Hace unos días me dio un ataque de orden. Me entró un ímpetu de esos de ¡voy a tirar media casa a la basura y la otra media, a guardarla en un cajón! Así. Fue un pensamiento de unas exclamaciones tan largas que casi me salen por las orejas.
Empecé a abrir armarios, a remover botes y pasó algo increíble. Entre los papeles de los cajones encontré artículos, determinantes, subjuntivos… En un altillo vi complementos directos y complementos de lugar. Había verbos en el frigorífico y un puñado de perífrasis apiladas por los rincones.
¡Por los clavos de Cristo! ¿Qué podía ser aquello? ¡No entendía nada! Así que decidí seguir poniendo orden en casa y ya vería después qué haría con esos sujetos, esos demostrativos y esas conjunciones copulativas que había tiradas por todas partes.
Uno de mis propósitos en la cocina era meter la comida en envases de cristal en vez de recipientes opacos para ver a simple vista qué hay dentro. Abrí un recipiente de plástico oscuro y dentro estaba la palabra diligencia. ¡Bendito sea el señor! ¿Pero se podía saber qué diablos era aquello? La pasé a un recipiente de cristal transparente y de repente la diligencia cambió su aspecto a solicitud. ¡Aaah! ¡Que era eso! Un papelote para pedir algo.
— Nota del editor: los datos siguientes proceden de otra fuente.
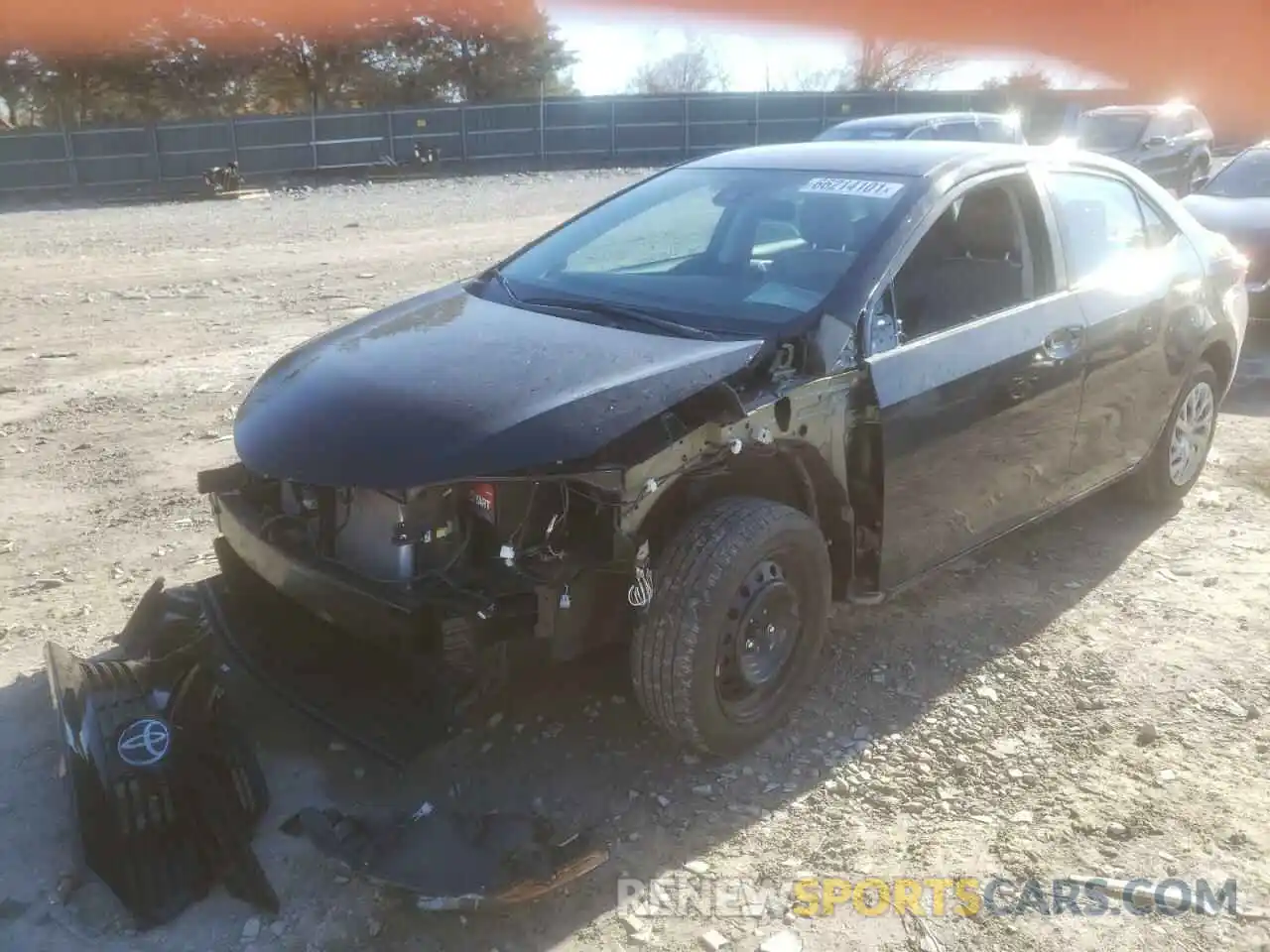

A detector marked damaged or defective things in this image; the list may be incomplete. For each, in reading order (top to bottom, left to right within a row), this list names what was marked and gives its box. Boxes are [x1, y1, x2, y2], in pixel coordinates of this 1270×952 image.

damaged black sedan [190, 141, 1249, 767]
Así descubrí por qué usar una palabra clara es como meter comida en un bote de cristal. ¡A la primera, sabes lo que es! Un táper opaco te obliga a abrirlo para ver qué demonios metiste dentro. Un término oscuro exige abrir el diccionario y ver qué significa eso.
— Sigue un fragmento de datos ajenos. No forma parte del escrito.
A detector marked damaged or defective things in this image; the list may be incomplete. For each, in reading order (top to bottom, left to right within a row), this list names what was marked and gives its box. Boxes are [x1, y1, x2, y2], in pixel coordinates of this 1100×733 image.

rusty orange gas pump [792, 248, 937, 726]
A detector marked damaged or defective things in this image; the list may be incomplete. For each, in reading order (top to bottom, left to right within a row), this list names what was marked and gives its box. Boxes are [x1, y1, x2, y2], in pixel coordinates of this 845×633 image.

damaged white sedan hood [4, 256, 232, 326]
Otra de mis ambiciones era poner las cosas en la habitación donde tengan más sentido. ¡Los paraguas, en la entrada! ¡Los manteles, en la cocina! Pero cuando estaba en la faena, encontré un complemento adverbial en la percha de la entrada y un sujeto en el trastero. ¡Menudo carajal!
Al momento entendí que es más fácil leer una frase que empieza por el sujeto, sigue por el verbo y acaba con un complemento. Algo así: “Mi perro corre mucho”. Porque la opción “Mucho corre mi perro” es como guardar los calcetines en el congelador y poner la escobilla con los cubiertos. ¡A ver! ¡Pa qué! ¡Pa qué tanta vuelta si se pueden poner las cosas a mano!
Después me arranqué con una de las tareas que más cuestan: ¡tirar cosas a la basura! Deshacerte de lo que ocupa espacio y no sirve para nada. Abrí un armario y encontré esta frase: “Me dispongo a proceder a adquirir el obsequio destinado a Florinda”. ¡Santísima trinidad! ¡Cuánta inmundicia ahí metida! Saqué todo lo inservible y me quedó un armario despejadísimo de este pelo: “voy a comprar el regalo de Florinda”. ¡Qué alivio sentí y qué aireado quedó el ropero!
Entonces, nítido, vi el paralelismo: los textos y las casas tienen mucho en común. ¡Qué bien les sientan la claridad y el orden! Las casas habitadas por personas con síndrome de Diógenes son como esos textos barrocos que te enredan entre frases subordinadas, adjetivos innecesarios, perífrasis molestas y palabrería barata.
Los textos necesitan el mismo orden y cuidado que pide un hogar. En la escritura, esta limpieza es la edición y la reescritura. Y es imprescindible para que el lector no se tropiece con palabras inútiles, para que no encuentre redundancias amontonadas por las frases, para que no tenga que leer tres complementos hasta avistar por fin un mísero sujeto.
Reescribir es pasar la aspiradora por cada frase y despojarla de mugre. Es tirar lo que no aporta y poner las cosas a mano para no andar buscando las llaves antes de salir de casa ni tener que leer y releer una frase una y mil veces porque, entre tanta mala hierba lingüística, ¡a ver quién es el guapo a quien le queda claro!